I did not want my mother to know, but later on I decided to tell her I was HIV positive. She encouraged me to join support groups because I would learn a lot about dealing with my HIV positive condition. My mother was providing home-based care to the sick people in the village (Joyce).

Others joined the group unexpectedly and involuntarily, but were bound circumstantially to become part of the group. For instance Papali said:

I joined the Association (PB) in 2013, I am very new to the association. I was referred to it by a nurse at the Motebang clinic after being tested HIV positive during my antenatal care visit (Papali).

Puleng, joined the group based on the advice she was given as well as her desire to learn more.

This was what she has to say:

I joined PB in 2005. I was advised by the nurse at my clinic about the association of people living with HIV. I decided to join because I wanted to learn a lot about HIV (Puleng).

Each of the participants joined at different times and for different motives.
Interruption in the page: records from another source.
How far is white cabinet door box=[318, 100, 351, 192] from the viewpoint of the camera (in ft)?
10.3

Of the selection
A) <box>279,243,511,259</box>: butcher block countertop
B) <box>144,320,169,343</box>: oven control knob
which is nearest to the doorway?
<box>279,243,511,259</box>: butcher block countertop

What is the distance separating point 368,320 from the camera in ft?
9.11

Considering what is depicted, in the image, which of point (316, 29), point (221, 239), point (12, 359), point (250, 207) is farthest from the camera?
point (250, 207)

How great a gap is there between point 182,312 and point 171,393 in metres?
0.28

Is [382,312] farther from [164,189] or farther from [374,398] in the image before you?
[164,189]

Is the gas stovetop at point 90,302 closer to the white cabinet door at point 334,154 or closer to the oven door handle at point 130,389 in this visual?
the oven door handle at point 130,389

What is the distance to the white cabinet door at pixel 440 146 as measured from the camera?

The majority of them (Queen, Maliketso, Palesa, Puleng, Tukane and Libuseng1) were actually among the pioneers of the support group as they joined somewhat earlier than the rest of the participants.

Thato is of the view that if she did not join the support group, her life would not have changed.

Perhaps the change that she was looking for could have been the change that she witnessed from her spouse’s ultimate acceptance of the HIV positive condition, or the change in terms of the knowledge and resilience that she developed over time. Of all the participants, Thato seems to be the only one who was change-driven to join the support group. Here is what she said:

I joined Phelisanang Bophelong (PB) support group during World AIDS Day commemoration at St. Denis Health centre. We had already established a support group at the community. We were seven in the group. I was nominated to attend a workshop on home-based care and was told that if I perform well I will then join PB and conduct community awareness trainings…. When I received nomination I was worried about my husband’s reaction. I went to the priest and told him about my nomination, how I fear about my husband‘s reaction. He advised me to go and learn more about HIV, maybe what I will learn there will change my life (Thato).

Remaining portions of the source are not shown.